* _WRITTEN EXERCISE_
Please reproduce every one of the records below word for word, omitting the pictures.

* _DATA SHOWN_
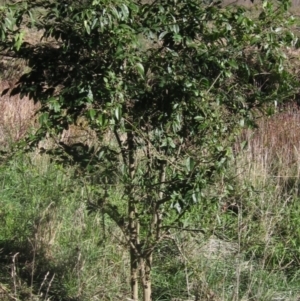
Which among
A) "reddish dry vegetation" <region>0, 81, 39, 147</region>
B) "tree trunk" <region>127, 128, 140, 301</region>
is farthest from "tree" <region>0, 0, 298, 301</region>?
"reddish dry vegetation" <region>0, 81, 39, 147</region>

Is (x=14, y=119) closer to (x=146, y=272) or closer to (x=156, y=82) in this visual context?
(x=146, y=272)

* _FULL RESPONSE_
Which among
A) "reddish dry vegetation" <region>0, 81, 39, 147</region>
B) "tree trunk" <region>127, 128, 140, 301</region>
is farthest from "tree" <region>0, 0, 298, 301</region>?
"reddish dry vegetation" <region>0, 81, 39, 147</region>

Is (x=14, y=119) closer to (x=146, y=272) or closer to (x=156, y=82) in this visual context?
(x=146, y=272)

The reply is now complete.